Scaling Publishing Throughput
DnXT Publisher’s batch rendering pipeline allowed the CRO to process multiple submissions in parallel. Previously, their desktop tool could handle one rendering job at a time per workstation. During peak filing periods, submissions queued—and queuing meant missed timelines.
With DnXT Render’s batch pipeline, the CRO processed documents across sponsor programs simultaneously. Rendering accuracy held at 99%, with PDF/A failure rates below 1%. The AI Navigator’s automated hyperlink creation reduced the most labor-intensive step—manual cross-reference linking—from 20-30 hours to under 5 hours per submission. Across 500 submissions, that time savings alone was transformative.
Results After One Year
- Submission volume scaled from 200 to over 500 annually without a proportional increase in publishing headcount. The team grew by approximately 40%, not 150%.
- Quality consistency improved measurably. Technical rejection rates converged across teams as the standardized Reviewer workflow eliminated individual process variance. The CRO’s overall first-time acceptance rate exceeded 97%.

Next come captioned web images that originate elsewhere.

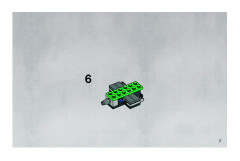 LEGO 66341 instructions page 7 – build guide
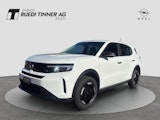 First vehicle image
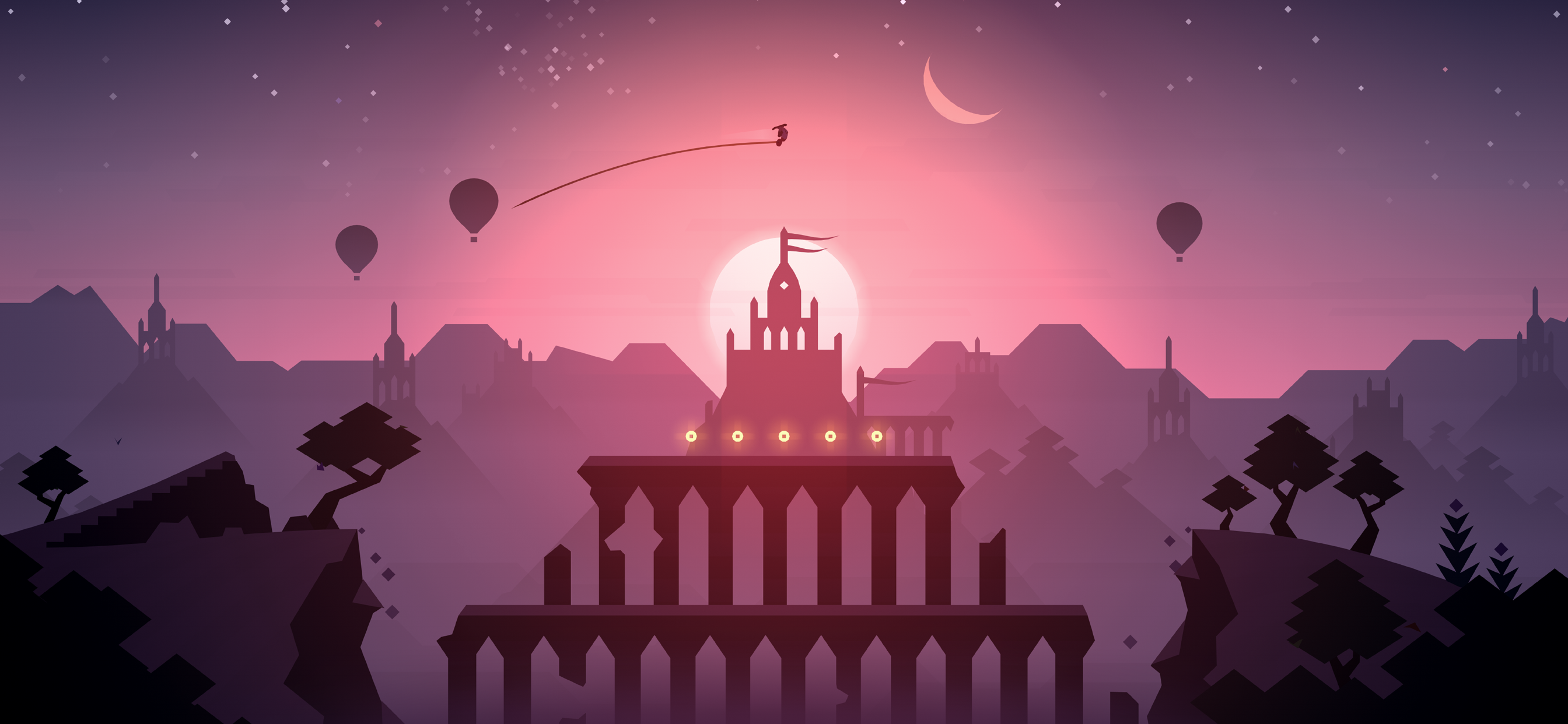 Alto's Odyssey — Remastered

- Veeva Vault sync eliminated an estimated 15-20 hours per week of manual document collection, verification, and version reconciliation across the Vault-using sponsor base.
- Sponsor satisfaction scores increased. Sponsors cited two factors: visibility into submission status through the Reviewer dashboard, and faster turnaround times on review cycles.

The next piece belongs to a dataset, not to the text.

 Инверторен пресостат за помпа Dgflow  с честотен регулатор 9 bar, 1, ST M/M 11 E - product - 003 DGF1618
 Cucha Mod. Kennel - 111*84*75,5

- New sponsor onboarding dropped from 2-3 weeks to under one week. Provisioning a new tenant, configuring role-based access, and establishing Vault connectivity became a standardized, repeatable process rather than an infrastructure project.
The Structural Lesson
For CRO leadership evaluating how to scale regulatory operations, this case underscores a structural point: the constraint on growth is not talent availability or even sponsor demand. It is the degree to which your publishing and review infrastructure imposes per-sponsor overhead.
If every new sponsor requires dedicated staff, dedicated infrastructure, and a bespoke review process, your growth is linear and your margins compress with every account added. If your platform handles tenant isolation, document integration, and QC standardization at the architecture level, growth becomes a volume problem—and volume problems are solvable.
The CRO in this case did not replace their people. They replaced the per-sponsor manual work that was consuming those people’s time. The result was not just more submissions—it was more consistent submissions, delivered faster, with better sponsor visibility. That combination is how a CRO defends and grows its regulatory publishing business.